# TEXTAUSZUG
↓

Leben und Leidenschaften in Mittelhufen
Seit den 1990er Jahren haben viele Menschen unsere Stadt besucht. Einer davon, Jörn Pekrul aus Deutschland, entdeckt auf seinen Wanderungen durch Kaliningrad Vergangenheit und Gegenwart. Wir wollen ihn nun auf seiner zwölften Wanderung begleiten.
Teil 12 der „Königsberger Wanderung“. Fortsetzung aus KE 11-12/2020, 1/2021, 3-9/2021
Die diskrete Eleganz der Schrötterstraße ist nicht nur äußerlich. Viele Geschichten gibt es zu entdecken, wie es das Museum „Altes Haus“ in der heutigen ul. Krasnaja 11 beweist. Mit zwei Fotos als „Schmeckprobchen“, wie man früher in Königsberg sagte, wurde es uns schon in der letzten Ausgabe angekündigt. Das Museum ist seit 2014 in einer Wohnung untergebracht und präsentiert liebevoll zusammengestellte Erinnerungsstücke aus der Zeit um 1912. Man erhält einen authentischen Eindruck vom Leben der Familie des Kaufmanns Gustav Grossmann, die damals hier wohnte. Der Gang durch die Räume ist ein Eintauchen in eine vergangene Welt, die mit allen Sinnen erfahren wird. Informationen über die Straße und die alte Stadt machen jeden Besuch zu einem Erlebnis.
Ein paar Häuser weiter, an der Ecke zur Steinmetzstraße 26, wohnte der Musiker Kurt Wieck mit seiner Familie. Sein Sohn Michael sollte später – ungewollt – ein Ausnahmeleben zwischen dem Abgrund des Todes und höchster musikalischer, vor allem aber menschlich-erfahrener Reife führen. Seine Bücher „Zeugnis vom Untergang Königsbergs“ und „Ewiger Krieg oder ewiger Friede“ sind Standardwerke geworden. Selbst im hohen Alter war er sehr wach und dankbar geblieben für seine Aufenthalte in Kaliningrad; es war ihm ein Anliegen, dass die Menschen zueinanderkommen. Als er am 27. Februar 2021 starb, veröffentlichte der „Königsberger Express“ in seiner Ausgabe 04/2021 einen Nachruf, der auch viele Königsberger in Deutschland bewegt hat.
Wir folgen dem Verlauf der Steinmetzstraße (ul. Stepana Rasina) nach Westen, biegen aber gleich wieder nach links ab in die Hardenbergstraße (ul. Pugatschowa). Wir treffen auf der linken Seite auf ein Haus, an dem man noch die alten deutschen Buchstaben erkennt: „Hagedorn’sches Stift“. Es weist auf eine interessante Entwicklung in der Stadtgeschichte hin. Im Zuge der Aufklärung entstanden viele karitative Vereine, die sich der Fürsorge für die Armen annahmen. Wir hatten bereits von der Gehörlosenanstalt in der Schleiermacherstraße (ul. Borsowa) gehört (KE 07/2021).

↑

# BEREITGESTELLTE ANGABEN

↓

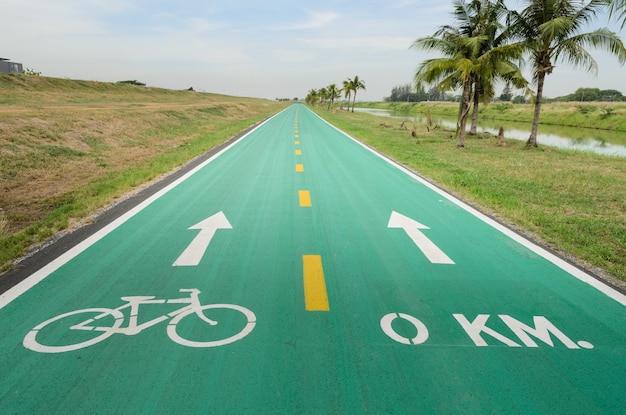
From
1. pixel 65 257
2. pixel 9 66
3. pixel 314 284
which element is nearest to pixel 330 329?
pixel 314 284

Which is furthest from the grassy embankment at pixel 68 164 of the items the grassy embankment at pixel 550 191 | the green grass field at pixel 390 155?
the grassy embankment at pixel 550 191

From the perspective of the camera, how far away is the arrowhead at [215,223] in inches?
226

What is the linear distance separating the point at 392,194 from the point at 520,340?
521 centimetres

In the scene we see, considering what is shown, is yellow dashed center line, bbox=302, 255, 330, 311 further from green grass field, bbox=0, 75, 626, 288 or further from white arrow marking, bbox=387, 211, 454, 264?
green grass field, bbox=0, 75, 626, 288

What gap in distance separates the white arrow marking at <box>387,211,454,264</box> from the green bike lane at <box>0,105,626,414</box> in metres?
0.07

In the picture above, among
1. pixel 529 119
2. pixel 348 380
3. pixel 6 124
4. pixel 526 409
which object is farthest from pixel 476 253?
pixel 529 119

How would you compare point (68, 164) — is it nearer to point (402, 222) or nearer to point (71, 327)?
point (71, 327)

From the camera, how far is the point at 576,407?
242cm

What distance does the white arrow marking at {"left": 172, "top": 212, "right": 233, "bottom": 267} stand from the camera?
4512 millimetres

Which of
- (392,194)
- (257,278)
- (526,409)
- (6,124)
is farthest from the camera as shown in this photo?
(6,124)

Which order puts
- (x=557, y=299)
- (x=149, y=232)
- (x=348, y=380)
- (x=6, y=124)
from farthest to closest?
(x=6, y=124), (x=149, y=232), (x=557, y=299), (x=348, y=380)

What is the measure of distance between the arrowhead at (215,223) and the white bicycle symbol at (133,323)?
2.15m

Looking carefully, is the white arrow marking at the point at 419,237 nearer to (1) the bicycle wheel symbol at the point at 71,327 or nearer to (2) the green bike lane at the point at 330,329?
(2) the green bike lane at the point at 330,329

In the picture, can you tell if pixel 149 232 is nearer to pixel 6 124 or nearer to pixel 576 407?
pixel 576 407
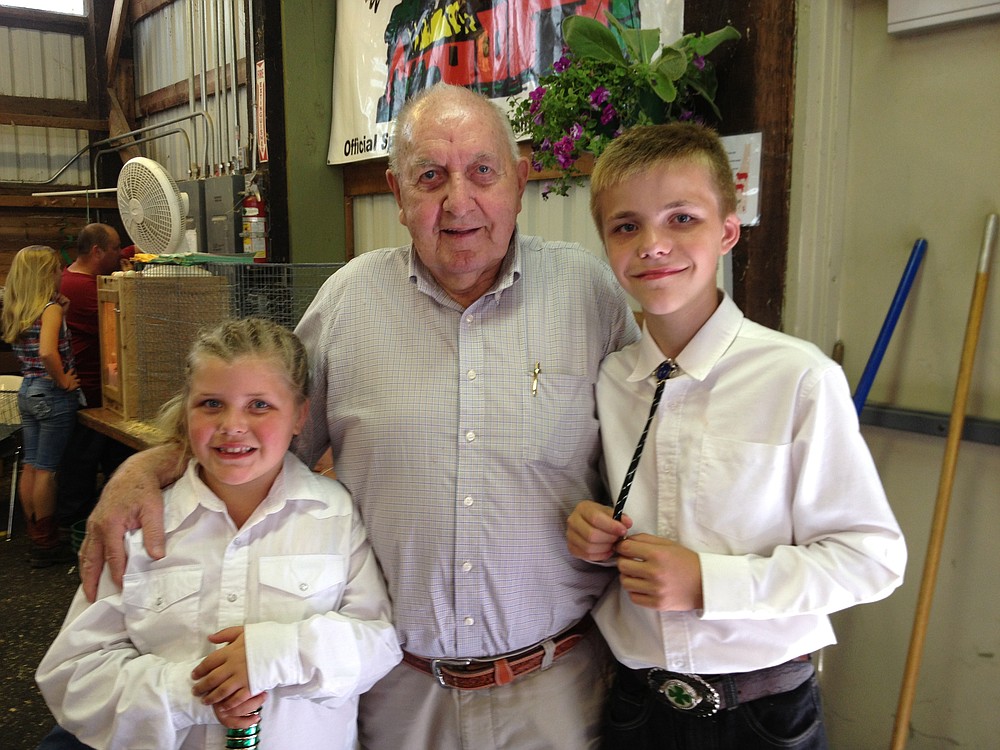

↑

# ZIELE
a: Ändere im Text über Mittelhufen das Stück von „Leben und Leidenschaften“ bis „zwölften Wanderung begleiten.“, indem du „Leidenschaften“ durch „Geschichten“ ersetzt, und gib es in dieser Form wieder.
b: Beantworte anhand des Textes über Mittelhufen:
(i) Seit welchem Jahr ist das Museum „Altes Haus“ in einer Wohnung untergebracht?
(ii) Wie hieß der Kaufmann, dessen Familie um 1912 dort wohnte?
(iii) Wie lautet der heutige Name der Hardenbergstraße?
c: Schreibe den Text über Mittelhufen im Anschluss an seinen letzten Satz weiter.

# LÖSUNGEN
a:
Leben und Geschichten in Mittelhufen
Seit den 1990er Jahren haben viele Menschen unsere Stadt besucht. Einer davon, Jörn Pekrul aus Deutschland, entdeckt auf seinen Wanderungen durch Kaliningrad Vergangenheit und Gegenwart. Wir wollen ihn nun auf seiner zwölften Wanderung begleiten.

b:
(i) Seit 2014.
(ii) Gustav Grossmann.
(iii) ul. Pugatschowa.

c:
Doch auch private Vereine und ihre Einrichtungen entwickelten eine Struktur in der Armenpflege. Sicherlich, es wird manches allzu Menschliche dabei gewesen sein, z. B. das Prestigebedürfnis wohlhabender Bürger, dabei zu sein und durch die Höhe des Beitrages bekannt zu werden. Doch im Ganzen notiert die Stadtgeschichte von Königsberg einen großen Idealismus, mit dem Bürger aus allen gesellschaftlichen Schichten und Berufen ihre Zeit und ihr Geld opferten, um auch die Schwachen am Gemeinwohl teilhaben zu lassen.
Eines dieser Häuser von 1906 steht hier: Ein Stift, das bereits 1821 von der Witwe des Kaufmanns und Stadtrates Johann Christoph Hagedorn (1745–1819) gegründet worden war und sich zuvor auf dem Gelände des ehemaligen „Skalichienhofes“ befand (die spätere Tragheimer Kirchenstraße, heute ul. Podpolkownika Iwannikowa).
Der Name Skalichienhof verweist übrigens auf eine finstere Gestalt, die um 1550 mit märchenhaften Adelstiteln durch Europa tingelte und 1561 auf Einladung von Herzog Albrecht nach Königsberg kam: Paulus Skalichius (geb.1534 als Pavao Skalic in Zagreb); ein kroatischer Humanist und Universalgelehrter, der das Vertrauen Herzog Albrechts gewann. Skalichius missbrauchte es später für seinen Drang zur Verschlagenheit, politischer Einmischung und Ränken. Seine fürstliche Unterbringung nördlich des Schlosses wurde der „Skalichienhof“ genannt, doch der junge Mann trieb es schließlich zu toll und trat nach nicht mehr lösbaren Konflikten die Flucht nach Danzig an, wo er 1575 sehr früh starb. Ein kleiner Exkurs, der einmal mehr darauf hindeutet, welche spannungsgeladenen und leidenschaftlichen Geschichten die Königsberger Stadtgeschichte aufzubieten hat. Das Hagedorn’sche Stift bestand bis zum Ende.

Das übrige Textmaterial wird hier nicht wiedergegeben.